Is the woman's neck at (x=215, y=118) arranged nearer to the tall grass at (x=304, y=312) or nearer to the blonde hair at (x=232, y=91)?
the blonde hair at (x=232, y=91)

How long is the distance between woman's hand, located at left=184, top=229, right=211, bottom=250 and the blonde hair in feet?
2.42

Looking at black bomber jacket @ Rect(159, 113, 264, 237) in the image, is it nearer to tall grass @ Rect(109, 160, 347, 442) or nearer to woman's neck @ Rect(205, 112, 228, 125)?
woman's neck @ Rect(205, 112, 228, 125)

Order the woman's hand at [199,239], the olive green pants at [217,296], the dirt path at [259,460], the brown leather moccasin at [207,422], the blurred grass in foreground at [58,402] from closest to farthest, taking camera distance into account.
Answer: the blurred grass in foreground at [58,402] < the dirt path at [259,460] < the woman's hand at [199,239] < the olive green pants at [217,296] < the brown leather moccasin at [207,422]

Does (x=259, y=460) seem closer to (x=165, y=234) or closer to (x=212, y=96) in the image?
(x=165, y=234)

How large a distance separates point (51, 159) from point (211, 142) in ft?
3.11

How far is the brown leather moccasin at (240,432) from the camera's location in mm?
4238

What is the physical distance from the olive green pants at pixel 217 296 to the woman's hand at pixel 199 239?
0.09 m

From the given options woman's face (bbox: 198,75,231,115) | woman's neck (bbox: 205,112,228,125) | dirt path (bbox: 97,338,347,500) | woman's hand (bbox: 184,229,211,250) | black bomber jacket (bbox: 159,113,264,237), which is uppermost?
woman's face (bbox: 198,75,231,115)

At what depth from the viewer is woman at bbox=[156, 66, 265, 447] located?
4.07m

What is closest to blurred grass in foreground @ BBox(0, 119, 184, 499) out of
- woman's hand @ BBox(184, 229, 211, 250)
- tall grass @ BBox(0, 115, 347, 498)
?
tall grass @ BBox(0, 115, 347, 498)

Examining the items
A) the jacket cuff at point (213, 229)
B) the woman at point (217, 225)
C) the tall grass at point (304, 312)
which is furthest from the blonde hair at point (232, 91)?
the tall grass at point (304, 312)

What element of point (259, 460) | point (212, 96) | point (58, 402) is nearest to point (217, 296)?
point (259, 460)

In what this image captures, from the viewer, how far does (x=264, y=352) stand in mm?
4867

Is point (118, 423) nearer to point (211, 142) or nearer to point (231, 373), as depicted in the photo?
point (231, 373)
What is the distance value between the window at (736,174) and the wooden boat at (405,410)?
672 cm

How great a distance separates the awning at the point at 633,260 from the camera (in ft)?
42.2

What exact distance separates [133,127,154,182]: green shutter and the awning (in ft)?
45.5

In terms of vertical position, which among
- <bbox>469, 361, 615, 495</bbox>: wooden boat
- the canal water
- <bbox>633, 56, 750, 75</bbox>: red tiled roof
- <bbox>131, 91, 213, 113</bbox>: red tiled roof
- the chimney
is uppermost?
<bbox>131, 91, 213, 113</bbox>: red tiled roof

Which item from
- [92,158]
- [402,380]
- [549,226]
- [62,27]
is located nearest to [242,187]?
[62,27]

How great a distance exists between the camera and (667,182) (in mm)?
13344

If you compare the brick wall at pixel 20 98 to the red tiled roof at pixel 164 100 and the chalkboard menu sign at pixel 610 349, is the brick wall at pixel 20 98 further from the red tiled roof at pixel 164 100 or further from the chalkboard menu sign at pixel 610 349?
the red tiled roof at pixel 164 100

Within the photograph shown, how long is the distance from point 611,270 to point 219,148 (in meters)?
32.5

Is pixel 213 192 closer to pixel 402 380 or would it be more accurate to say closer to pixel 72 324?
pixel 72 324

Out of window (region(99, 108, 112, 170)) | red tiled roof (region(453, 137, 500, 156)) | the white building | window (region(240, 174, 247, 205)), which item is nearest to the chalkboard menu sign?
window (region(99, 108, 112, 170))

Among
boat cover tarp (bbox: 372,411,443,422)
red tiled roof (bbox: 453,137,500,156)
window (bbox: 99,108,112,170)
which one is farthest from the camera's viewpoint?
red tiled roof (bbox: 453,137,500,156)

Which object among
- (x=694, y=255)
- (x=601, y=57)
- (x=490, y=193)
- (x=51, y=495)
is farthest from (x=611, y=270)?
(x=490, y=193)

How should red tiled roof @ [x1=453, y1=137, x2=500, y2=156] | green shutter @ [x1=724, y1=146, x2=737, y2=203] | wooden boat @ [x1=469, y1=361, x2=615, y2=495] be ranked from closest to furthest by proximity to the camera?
-*-
- **What this task involves**: Can you turn everything from the line containing "Is pixel 213" down to the last line of the entries into a numbered list, with the blank lines dropped?

- **Worked answer**:
1. Is pixel 213 192 closer to pixel 402 380 or would it be more accurate to say closer to pixel 72 324?
2. pixel 72 324
3. Out of window (region(99, 108, 112, 170)) | red tiled roof (region(453, 137, 500, 156)) | the white building | window (region(240, 174, 247, 205)), which item is nearest to the chalkboard menu sign?
4. window (region(99, 108, 112, 170))
5. Among
6. boat cover tarp (bbox: 372,411,443,422)
7. red tiled roof (bbox: 453,137,500,156)
8. window (bbox: 99,108,112,170)
9. which one is farthest from the camera's viewpoint?
10. red tiled roof (bbox: 453,137,500,156)
11. Which object among
12. - (x=694, y=255)
13. - (x=601, y=57)
14. - (x=490, y=193)
15. - (x=51, y=495)
16. is farthest from (x=611, y=270)?
17. (x=490, y=193)
18. How should red tiled roof @ [x1=453, y1=137, x2=500, y2=156] | green shutter @ [x1=724, y1=146, x2=737, y2=203] | wooden boat @ [x1=469, y1=361, x2=615, y2=495] be ranked from closest to furthest by proximity to the camera?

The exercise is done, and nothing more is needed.